Ленин вскинул голову, прихлопнул ладонями по столу. Значит — все уже оговорено между ними. А Мартов как вожак рвет не только с ним, но бросает дерзкий вызов съезду, партии… Именно Мартов первый, много раньше, на предварительных совещаниях, предложил избрать тройку редакторов. Это было еще до съезда. Потом он последовательно защищал свой проект на последующих частных собраниях искровцев. Теперь же, словно забыв об этом, предлагал прежнюю шестерку редакторов. Грязное политиканство! Подоплеку всему не стоило труда угадать: Мартов обеспечивал себе перевес голосов в редакции, чтобы уверенно проводить свою линию в будущем. «Ну, хорошо, посмотрим, как ты закрутишься, Юлий Осипович, когда оглашу съезду документ, чтобы изобличить твою ложь, будто предложение о тройке исходило только от меня!»
Ленин, как это всегда было перед выступлением, кратко записал свою мысль. Он продолжал сосредоточенно следить за тем, как переплетались выступления делегатов, защищающих то одну, то другую сторону. Он пытался восстановить в памяти последовательность в поведении Мартова. Где и когда начались недомолвки и расхождения между ними? Они часто спорили, но это был принципиальный и нужный спор, помогающий выяснить истину, найти правильное решение…
Вечерком на часок к Крупской забежала взъерошенная и возбужденная Засулич. Они поговорили об обстановке на съезде. Надежда Константиновна поняла: тревожило Веру Ивановну, прежде всего, то, что беспокоило Аксельрода и Потресова. Она была их рупором и пожаловалась, что совсем не понимает Плеханова, изменившего старым друзьям и своим недостойным поведением окончательно оттолкнувшего их от себя.

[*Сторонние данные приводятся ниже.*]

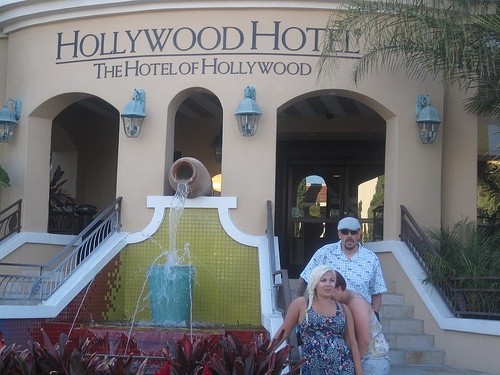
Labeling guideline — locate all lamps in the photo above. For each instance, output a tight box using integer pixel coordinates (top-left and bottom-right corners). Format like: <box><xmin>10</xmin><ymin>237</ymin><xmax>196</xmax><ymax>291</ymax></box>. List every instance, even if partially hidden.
<box><xmin>0</xmin><ymin>98</ymin><xmax>21</xmax><ymax>143</ymax></box>
<box><xmin>234</xmin><ymin>86</ymin><xmax>262</xmax><ymax>136</ymax></box>
<box><xmin>416</xmin><ymin>94</ymin><xmax>441</xmax><ymax>145</ymax></box>
<box><xmin>121</xmin><ymin>89</ymin><xmax>146</xmax><ymax>138</ymax></box>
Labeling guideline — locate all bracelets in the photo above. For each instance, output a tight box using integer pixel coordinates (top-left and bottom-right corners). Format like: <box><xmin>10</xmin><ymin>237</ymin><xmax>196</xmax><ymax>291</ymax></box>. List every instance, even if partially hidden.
<box><xmin>374</xmin><ymin>311</ymin><xmax>379</xmax><ymax>317</ymax></box>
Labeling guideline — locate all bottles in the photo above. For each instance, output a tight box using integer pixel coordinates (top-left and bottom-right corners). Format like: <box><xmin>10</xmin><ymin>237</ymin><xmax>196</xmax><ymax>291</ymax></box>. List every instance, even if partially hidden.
<box><xmin>168</xmin><ymin>157</ymin><xmax>212</xmax><ymax>197</ymax></box>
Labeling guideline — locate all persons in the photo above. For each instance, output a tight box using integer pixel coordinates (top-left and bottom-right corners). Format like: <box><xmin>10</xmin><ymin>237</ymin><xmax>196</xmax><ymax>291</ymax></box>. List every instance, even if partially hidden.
<box><xmin>295</xmin><ymin>217</ymin><xmax>387</xmax><ymax>318</ymax></box>
<box><xmin>330</xmin><ymin>270</ymin><xmax>390</xmax><ymax>375</ymax></box>
<box><xmin>267</xmin><ymin>265</ymin><xmax>361</xmax><ymax>375</ymax></box>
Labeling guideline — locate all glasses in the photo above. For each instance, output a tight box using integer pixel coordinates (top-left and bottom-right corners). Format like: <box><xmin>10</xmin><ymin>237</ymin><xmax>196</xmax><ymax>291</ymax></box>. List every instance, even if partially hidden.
<box><xmin>340</xmin><ymin>228</ymin><xmax>360</xmax><ymax>235</ymax></box>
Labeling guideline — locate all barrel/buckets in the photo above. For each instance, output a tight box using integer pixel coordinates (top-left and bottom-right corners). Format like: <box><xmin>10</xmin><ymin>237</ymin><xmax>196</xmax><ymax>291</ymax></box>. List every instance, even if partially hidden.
<box><xmin>148</xmin><ymin>264</ymin><xmax>194</xmax><ymax>326</ymax></box>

— Почему недостойным поведением? — спросила Надежда Константиновна. — Георгий Валентинович ведет себя наоборот очень достойно, как подобает вести председателю бюро съезда.
— Нет, нет! — горячо возразила Засулич низким грудным голосом, — съезд закончится, а дружба — остается…

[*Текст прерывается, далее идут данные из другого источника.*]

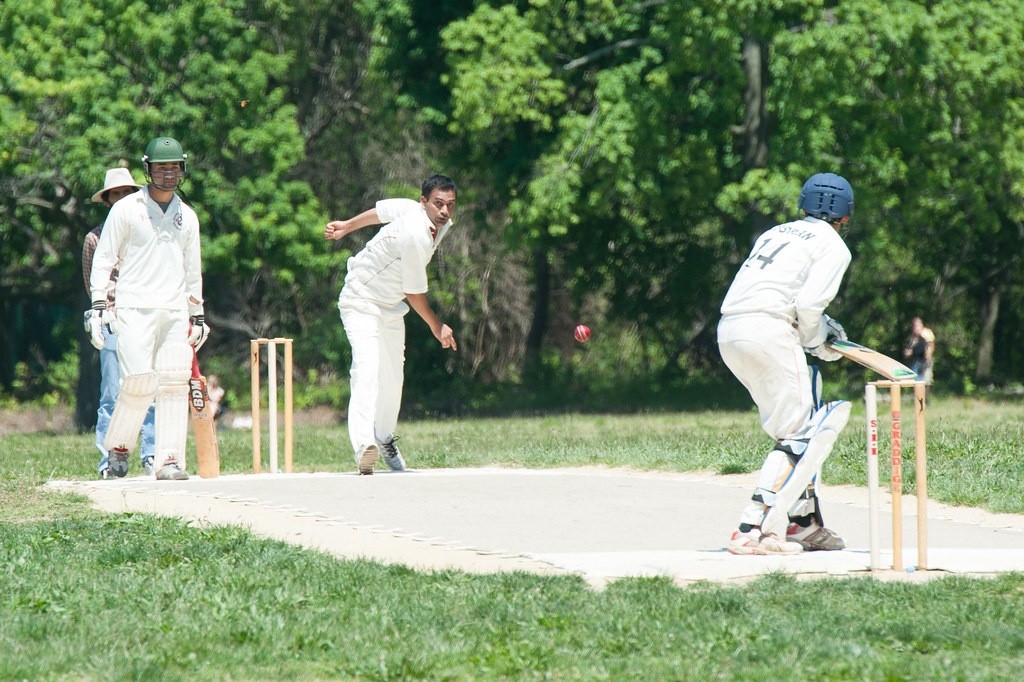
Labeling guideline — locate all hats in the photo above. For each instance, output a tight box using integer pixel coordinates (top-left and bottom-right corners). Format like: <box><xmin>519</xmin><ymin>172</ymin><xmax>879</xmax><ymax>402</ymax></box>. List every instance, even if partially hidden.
<box><xmin>91</xmin><ymin>168</ymin><xmax>145</xmax><ymax>203</ymax></box>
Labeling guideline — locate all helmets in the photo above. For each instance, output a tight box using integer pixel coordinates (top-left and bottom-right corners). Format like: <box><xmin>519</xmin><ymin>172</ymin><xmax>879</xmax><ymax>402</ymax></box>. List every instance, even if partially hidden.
<box><xmin>141</xmin><ymin>137</ymin><xmax>187</xmax><ymax>192</ymax></box>
<box><xmin>797</xmin><ymin>172</ymin><xmax>854</xmax><ymax>241</ymax></box>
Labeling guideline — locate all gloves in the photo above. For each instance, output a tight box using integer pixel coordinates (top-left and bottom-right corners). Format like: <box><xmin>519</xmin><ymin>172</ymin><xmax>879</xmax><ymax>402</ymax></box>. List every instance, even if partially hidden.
<box><xmin>823</xmin><ymin>314</ymin><xmax>848</xmax><ymax>342</ymax></box>
<box><xmin>188</xmin><ymin>315</ymin><xmax>204</xmax><ymax>346</ymax></box>
<box><xmin>84</xmin><ymin>300</ymin><xmax>119</xmax><ymax>350</ymax></box>
<box><xmin>804</xmin><ymin>343</ymin><xmax>843</xmax><ymax>362</ymax></box>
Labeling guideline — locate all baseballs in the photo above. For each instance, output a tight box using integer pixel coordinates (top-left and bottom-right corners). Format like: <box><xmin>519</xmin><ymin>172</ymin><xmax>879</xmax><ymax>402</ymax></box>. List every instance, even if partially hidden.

— Дружба определяется не только личными отношениями, но совместной работой и борьбой мнений, — попыталась убедить ее Крупская. — А цель у всех одна.
Засулич посмотрела как-то отрешенно и продолжала:
— Возможно, я не понимаю что-то, но Владимир Ильич несправедлив. Старую шестерку редакторов необходимо сохранить. Они сделали «Искру» любимой рабочей газетой.

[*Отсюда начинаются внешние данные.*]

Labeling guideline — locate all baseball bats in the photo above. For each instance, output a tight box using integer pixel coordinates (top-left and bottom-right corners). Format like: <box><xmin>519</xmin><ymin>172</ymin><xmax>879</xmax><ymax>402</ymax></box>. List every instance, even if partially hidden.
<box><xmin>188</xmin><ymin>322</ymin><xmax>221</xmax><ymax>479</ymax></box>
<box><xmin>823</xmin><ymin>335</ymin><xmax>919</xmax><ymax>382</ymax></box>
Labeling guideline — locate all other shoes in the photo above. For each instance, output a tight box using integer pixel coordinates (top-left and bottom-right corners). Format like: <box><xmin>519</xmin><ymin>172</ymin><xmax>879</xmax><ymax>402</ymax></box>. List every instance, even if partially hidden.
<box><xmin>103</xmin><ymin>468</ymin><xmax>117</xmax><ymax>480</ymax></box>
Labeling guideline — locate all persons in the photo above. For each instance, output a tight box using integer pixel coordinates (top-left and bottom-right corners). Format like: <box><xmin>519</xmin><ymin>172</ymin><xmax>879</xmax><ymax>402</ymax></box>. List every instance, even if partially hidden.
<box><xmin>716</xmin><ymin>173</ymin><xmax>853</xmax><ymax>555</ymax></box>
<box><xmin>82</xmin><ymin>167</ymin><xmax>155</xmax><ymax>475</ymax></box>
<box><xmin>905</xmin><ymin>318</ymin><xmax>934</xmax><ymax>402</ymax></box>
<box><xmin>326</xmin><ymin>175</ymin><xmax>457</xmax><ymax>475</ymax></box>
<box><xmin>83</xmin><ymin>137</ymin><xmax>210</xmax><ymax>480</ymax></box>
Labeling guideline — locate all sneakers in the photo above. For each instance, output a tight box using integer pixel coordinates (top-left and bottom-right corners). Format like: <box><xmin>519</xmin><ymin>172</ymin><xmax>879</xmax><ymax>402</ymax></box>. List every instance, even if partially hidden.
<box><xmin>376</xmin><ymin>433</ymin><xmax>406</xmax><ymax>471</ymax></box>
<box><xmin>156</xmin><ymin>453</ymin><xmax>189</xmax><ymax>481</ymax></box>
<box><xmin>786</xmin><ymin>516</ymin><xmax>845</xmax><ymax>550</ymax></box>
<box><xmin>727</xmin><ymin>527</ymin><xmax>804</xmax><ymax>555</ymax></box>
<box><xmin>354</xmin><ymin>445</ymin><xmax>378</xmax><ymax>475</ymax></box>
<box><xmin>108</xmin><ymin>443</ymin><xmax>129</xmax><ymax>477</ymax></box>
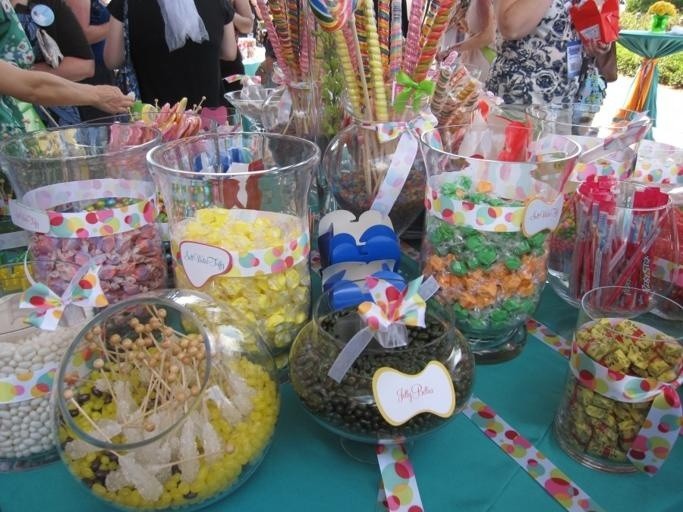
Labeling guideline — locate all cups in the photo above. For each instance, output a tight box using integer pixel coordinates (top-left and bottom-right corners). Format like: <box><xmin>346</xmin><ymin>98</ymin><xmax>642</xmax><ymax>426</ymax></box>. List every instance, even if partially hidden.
<box><xmin>552</xmin><ymin>279</ymin><xmax>683</xmax><ymax>478</ymax></box>
<box><xmin>1</xmin><ymin>119</ymin><xmax>171</xmax><ymax>300</ymax></box>
<box><xmin>570</xmin><ymin>178</ymin><xmax>679</xmax><ymax>312</ymax></box>
<box><xmin>144</xmin><ymin>128</ymin><xmax>323</xmax><ymax>374</ymax></box>
<box><xmin>522</xmin><ymin>101</ymin><xmax>653</xmax><ymax>295</ymax></box>
<box><xmin>414</xmin><ymin>121</ymin><xmax>583</xmax><ymax>356</ymax></box>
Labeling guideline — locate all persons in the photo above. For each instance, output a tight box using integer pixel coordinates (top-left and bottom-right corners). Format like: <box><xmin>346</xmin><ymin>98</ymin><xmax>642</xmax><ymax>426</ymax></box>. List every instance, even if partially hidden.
<box><xmin>0</xmin><ymin>0</ymin><xmax>496</xmax><ymax>217</ymax></box>
<box><xmin>486</xmin><ymin>1</ymin><xmax>620</xmax><ymax>133</ymax></box>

Надежда Константиновна только улыбнулась. Она-то знала, кому принадлежала первая скрипка в газете, каких трудностей Владимиру Ильичу стоило поддерживать постоянные контакты с редакторами, находить с ними общий язык, но ничего не сказала Засулич. Крупская в душе была благодарна Вере Ивановне за откровенность. Надежда Константиновна приняла близко к сердцу сказанное Засулич и решила обязательно переговорить обо всем с Владимиром Ильичей. Он должен знать, что делается за его спиной, знать истинное настроение тех, кто рука об руку действует с Мартовым.
Минувшую ночь Ульяновы не спали, прикидывая так и эдак, почти предвидя исход сегодняшнего разговора на съезде. Владимир Ильич колебался. Может быть, совсем не входить в состав редакции? Все равно работать будет невозможно. Соглашалась с ним и Крупская. Решили: утро вечера мудреней.
Сегодня, до заседания встретившись с товарищами, Ленин высказал им свои соображения. «Как же можно собственное детище оставлять без руля и ветрил!?» — не соглашался Красиков. Его поддержали Бауман и Плеханов. Тройку редакторов рекомендовали съезду, как и было решено раньше.
Владимиру Ильичу припомнилось, как еще в Цюрихе два года назад на объединенном съезде русских заграничных социал-демократических организаций, вот так же схлестнулись мнения. Мартов горячился, выступал против рабочедельцев и так разошелся, что сорвал с себя галстук. Собственно, принципиального разногласия тогда и не было, но трещины намечались. Теперь они слишком глубоки, их уже не замазать, да и не к чему это делать. Ну, что ж! Мартов первым зачеркивает старую дружбу и совместную работу в «Искре», губит свое же дело, которое с трудом и опасностями создавал.
И все же Ленину в душе было жаль этого взлохмаченного бородача Юлия — неистового спорщика и фантазера. Кажется, тогда же, а может чуточку раньше, Надюша назвала его болтуном и озадачила неожиданным заключением. Он знал его много лет, привык к странностям и горячности, прощал ему бесконечную говорильню, считая ее простой человеческой слабостью. Но теперь это не походило на болтовню, желание скрестить шпаги в споре, помогающем выяснить истину. Нет, теперь это было совсем другое. Видно, и в самом деле пришел конец старой дружбе, рожденной в суровых испытаниях ссылки.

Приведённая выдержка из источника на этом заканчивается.